Here's my version:
- 1 ¼ cups whole wheat flour (from soft white wheat, finely ground and sifted. I grind it myself with the Wonder Junior mill, and I sift it for special occasions like birthdays when I want a fluffy cake without that wholegrain vibe)
- 1/4 cup ground raw almonds (can be ground in a coffee grinder)
- 1/4 tsp. baking powder
- 1/2 tsp. salt
- 1 3/4 cups of sugar
- 1 cup (2 sticks) butter or non-hydrogenated margarine (substitute canola oil in a pinch)
- 4 large eggs from happy, free range chickens—a healthy orange yolk adds wonderful color!
- 2 tsp. vanilla extract
- 3/4 cup sour cream or plain yoghurt (I've substituted all sorts of things for this ingredient and it always comes out fine)
Beat butter and sugar together with vanilla; add dry ingredients, mix, then add sour cream, mix, then add one egg at a time and mix thoroughly in between additions.
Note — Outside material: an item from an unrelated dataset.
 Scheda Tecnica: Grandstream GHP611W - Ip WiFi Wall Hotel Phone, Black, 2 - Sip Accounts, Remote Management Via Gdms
Bake in preheated oven at 325 degrees for at least an hour, sometimes an hour and fifteen minutes—until the cake starts to pull away from the edges of the pan and the top is just starting to color a bit.
I like to make this cake with a can of peaches (drained) poured in the bottom of the cake pan instead of the pineapples and caramelized sugar topping; I have also made it with sugared raspberries, canned cherries, or just about any other fruit on hand. It's fine plain, too, and is great frosted. You can serve it upside down, decorated with fruit or frosting, right side up, covered in whipped cream and cherries, plain, round, square, in loaves . . . it's a great substitute for pound cake and works great with ice cream or sorbet. I adapt this recipe for everything and it's always a crowd pleaser!